- Work to do -
Emit the line that holds "Which is the" and all lines following it through the end of the data, verbatim, and nothing else.

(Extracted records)
....

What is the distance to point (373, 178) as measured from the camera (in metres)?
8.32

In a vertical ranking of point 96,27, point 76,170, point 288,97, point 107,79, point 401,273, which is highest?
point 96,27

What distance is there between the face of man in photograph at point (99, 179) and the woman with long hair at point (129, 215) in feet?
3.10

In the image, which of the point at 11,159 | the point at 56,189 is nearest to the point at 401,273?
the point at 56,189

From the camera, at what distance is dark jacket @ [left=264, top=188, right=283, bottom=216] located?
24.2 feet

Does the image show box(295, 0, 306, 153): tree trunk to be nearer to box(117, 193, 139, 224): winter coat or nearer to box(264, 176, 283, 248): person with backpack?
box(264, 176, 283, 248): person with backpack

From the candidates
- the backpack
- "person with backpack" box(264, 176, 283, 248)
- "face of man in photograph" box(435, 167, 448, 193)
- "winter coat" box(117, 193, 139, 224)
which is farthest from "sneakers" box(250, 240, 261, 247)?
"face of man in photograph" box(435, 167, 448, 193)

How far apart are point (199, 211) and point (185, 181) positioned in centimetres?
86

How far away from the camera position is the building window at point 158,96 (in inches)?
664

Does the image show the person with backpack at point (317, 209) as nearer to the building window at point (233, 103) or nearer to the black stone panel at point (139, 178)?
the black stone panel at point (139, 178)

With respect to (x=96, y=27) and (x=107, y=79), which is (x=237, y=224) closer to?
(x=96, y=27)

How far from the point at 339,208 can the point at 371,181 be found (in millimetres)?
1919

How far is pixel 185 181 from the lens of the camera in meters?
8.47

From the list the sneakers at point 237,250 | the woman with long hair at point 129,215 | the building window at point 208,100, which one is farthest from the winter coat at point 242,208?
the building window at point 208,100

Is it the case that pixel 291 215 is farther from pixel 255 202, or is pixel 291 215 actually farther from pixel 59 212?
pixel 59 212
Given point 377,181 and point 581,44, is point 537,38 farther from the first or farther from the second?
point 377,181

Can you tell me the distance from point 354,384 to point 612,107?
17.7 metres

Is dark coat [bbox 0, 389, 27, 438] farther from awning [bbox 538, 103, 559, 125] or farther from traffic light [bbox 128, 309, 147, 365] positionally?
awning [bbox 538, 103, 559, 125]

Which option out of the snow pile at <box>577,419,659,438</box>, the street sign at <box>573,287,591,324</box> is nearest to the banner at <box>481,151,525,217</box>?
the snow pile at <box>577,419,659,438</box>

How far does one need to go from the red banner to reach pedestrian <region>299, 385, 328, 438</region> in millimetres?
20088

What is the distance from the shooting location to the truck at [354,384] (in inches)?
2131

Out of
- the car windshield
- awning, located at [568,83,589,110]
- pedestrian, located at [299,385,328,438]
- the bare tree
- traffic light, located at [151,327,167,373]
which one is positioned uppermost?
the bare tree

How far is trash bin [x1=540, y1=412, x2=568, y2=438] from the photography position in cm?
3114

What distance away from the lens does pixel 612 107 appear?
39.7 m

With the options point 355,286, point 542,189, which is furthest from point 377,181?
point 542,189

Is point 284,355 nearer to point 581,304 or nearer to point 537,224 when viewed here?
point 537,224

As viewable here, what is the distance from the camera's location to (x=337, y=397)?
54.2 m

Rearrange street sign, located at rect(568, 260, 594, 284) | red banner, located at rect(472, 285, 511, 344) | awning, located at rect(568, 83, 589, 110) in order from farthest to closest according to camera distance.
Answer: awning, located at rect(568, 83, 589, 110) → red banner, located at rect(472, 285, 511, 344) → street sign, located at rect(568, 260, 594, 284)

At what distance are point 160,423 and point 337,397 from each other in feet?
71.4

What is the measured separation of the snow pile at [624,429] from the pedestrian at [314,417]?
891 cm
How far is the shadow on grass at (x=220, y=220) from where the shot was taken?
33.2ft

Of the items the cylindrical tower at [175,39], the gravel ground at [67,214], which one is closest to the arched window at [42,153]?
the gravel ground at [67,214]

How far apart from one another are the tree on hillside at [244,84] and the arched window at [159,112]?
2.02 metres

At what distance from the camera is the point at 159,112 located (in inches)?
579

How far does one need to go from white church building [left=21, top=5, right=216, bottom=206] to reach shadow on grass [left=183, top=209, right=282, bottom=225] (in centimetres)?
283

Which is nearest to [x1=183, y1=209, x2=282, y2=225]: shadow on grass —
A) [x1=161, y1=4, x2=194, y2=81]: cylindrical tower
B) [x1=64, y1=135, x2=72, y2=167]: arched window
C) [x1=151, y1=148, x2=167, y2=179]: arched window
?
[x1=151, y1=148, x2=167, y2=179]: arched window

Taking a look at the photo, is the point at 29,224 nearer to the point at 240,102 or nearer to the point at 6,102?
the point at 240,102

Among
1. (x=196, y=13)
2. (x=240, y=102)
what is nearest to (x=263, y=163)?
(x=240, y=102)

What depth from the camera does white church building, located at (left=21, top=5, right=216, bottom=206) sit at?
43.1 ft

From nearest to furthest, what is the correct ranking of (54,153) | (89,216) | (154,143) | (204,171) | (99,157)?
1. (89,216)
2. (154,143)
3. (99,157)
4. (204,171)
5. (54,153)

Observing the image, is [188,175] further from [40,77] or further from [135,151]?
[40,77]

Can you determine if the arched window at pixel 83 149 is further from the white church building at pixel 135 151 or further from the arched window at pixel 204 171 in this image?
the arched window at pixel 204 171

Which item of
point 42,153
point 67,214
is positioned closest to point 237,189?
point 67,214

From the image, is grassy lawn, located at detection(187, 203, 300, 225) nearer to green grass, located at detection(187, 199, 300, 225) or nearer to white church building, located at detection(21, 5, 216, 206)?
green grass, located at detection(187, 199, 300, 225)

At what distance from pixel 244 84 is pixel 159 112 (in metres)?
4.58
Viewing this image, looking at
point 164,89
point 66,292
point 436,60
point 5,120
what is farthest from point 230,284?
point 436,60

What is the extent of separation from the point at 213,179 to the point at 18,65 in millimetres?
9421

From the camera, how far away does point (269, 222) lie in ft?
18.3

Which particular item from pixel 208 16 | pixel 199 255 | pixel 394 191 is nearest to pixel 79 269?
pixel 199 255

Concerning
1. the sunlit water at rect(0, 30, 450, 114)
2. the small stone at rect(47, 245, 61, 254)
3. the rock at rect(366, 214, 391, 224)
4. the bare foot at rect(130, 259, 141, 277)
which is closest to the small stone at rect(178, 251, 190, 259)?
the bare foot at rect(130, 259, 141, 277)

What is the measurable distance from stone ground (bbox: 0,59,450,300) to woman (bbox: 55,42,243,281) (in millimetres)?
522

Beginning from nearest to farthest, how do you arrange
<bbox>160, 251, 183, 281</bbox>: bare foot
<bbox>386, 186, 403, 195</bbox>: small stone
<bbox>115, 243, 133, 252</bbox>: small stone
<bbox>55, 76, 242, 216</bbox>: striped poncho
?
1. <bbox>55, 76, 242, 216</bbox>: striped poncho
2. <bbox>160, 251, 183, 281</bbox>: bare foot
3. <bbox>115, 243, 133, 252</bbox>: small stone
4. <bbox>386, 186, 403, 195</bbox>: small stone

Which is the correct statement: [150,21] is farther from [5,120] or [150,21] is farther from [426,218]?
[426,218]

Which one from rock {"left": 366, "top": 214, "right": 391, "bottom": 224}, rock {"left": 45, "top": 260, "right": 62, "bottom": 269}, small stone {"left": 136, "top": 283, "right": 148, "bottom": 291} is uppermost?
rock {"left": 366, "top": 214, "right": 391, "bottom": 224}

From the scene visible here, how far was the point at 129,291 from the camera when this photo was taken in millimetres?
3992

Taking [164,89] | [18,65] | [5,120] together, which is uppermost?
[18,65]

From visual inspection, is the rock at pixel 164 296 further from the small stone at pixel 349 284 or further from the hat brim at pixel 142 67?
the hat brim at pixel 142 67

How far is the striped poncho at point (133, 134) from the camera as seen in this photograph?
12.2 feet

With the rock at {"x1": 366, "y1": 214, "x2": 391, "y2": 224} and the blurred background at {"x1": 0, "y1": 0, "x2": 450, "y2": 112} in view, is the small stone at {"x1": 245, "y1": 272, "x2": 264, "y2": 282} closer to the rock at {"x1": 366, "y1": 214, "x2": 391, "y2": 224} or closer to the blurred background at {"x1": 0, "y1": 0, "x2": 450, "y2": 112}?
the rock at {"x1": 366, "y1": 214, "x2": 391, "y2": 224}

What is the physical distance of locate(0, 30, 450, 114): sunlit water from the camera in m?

....

- Output of the exercise -
Which is the correct statement: [150,21] is farther from [5,120] or [150,21] is farther from [426,218]?
[426,218]

Which one from rock {"left": 366, "top": 214, "right": 391, "bottom": 224}, rock {"left": 45, "top": 260, "right": 62, "bottom": 269}, small stone {"left": 136, "top": 283, "right": 148, "bottom": 291} is uppermost?
rock {"left": 366, "top": 214, "right": 391, "bottom": 224}

From the scene visible here, how far was the point at 129,291 from the camera when this photo was taken in millimetres?
3992

Taking [164,89] | [18,65] | [5,120] together, which is uppermost?
[18,65]

From visual inspection, is the rock at pixel 164 296 further from the small stone at pixel 349 284 or further from the hat brim at pixel 142 67?
the hat brim at pixel 142 67

How far is the striped poncho at point (133, 134) from the camera as seen in this photograph?
12.2 feet

With the rock at {"x1": 366, "y1": 214, "x2": 391, "y2": 224} and the blurred background at {"x1": 0, "y1": 0, "x2": 450, "y2": 112} in view, is the small stone at {"x1": 245, "y1": 272, "x2": 264, "y2": 282} closer to the rock at {"x1": 366, "y1": 214, "x2": 391, "y2": 224} or closer to the blurred background at {"x1": 0, "y1": 0, "x2": 450, "y2": 112}?
the rock at {"x1": 366, "y1": 214, "x2": 391, "y2": 224}

What is the physical distance of locate(0, 30, 450, 114): sunlit water from the camera in m?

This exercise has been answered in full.